In uni you may have been privy to the learnings from a poster on your buddy’s dorm room wall that he bought at the Imaginus poster sale that read “Beer. Helping Ugly People Get Laid Since 1776” (or something to that effect). However while drinking may make other people more attractive to you (and that’s a whole other pile of wrong), the truth is it makes you unattractive, both long and short-term. When you’re drunk you tend to slouch and stick out your belly. You sweat more which makes your hair look greasier. And regular boozing will eventually lead to serious wrinkles, blotchy skin, and just rapidly age you before your time. Before you know it you will be drinking to handle your own ugly, pre-mature cougary looking reflection, and that’s sad.

4. Because “You Dumb”

It’s true…think about it. You are smarter when you don’t drink. And I don’t mean you avoid making stupid impulse decisions or mistakes…this isn’t a miracle. I mean you are actually more intelligent sans the drinky-poo. Your memory is clearer, your thoughts are more precise, you have better concentration, and you make fewer careless mistakes. While some of the best ideas were once a drunk drawing on a pizza box (aka Trivial Pursuit), I will bet most of the best ideas came from a sober stroke of genius rather than a drunken shot of vodka.

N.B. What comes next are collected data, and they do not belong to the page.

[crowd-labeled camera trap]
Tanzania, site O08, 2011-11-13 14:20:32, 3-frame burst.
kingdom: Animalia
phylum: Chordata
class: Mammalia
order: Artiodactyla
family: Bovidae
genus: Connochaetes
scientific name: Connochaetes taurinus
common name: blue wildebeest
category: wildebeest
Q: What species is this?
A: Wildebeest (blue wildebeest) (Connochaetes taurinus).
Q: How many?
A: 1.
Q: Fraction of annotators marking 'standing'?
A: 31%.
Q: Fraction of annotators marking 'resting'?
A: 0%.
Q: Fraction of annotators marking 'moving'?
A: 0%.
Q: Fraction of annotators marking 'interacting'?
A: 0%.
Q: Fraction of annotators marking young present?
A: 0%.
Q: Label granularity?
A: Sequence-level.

Essentially I am not recommending that you never enjoy a beautiful glass of red again, but saying that it may be time for you to ease up on the reigns. Or at least try a month being off booze and see what happens. My prediction is you will be pleasantly surprised at how awesome you feel, and what you are capable of.


Please note that a permanent leave of absence from alcohol may be the best choice for you for many serious and complex reasons. Should this be the case, do not be afraid to ask for help.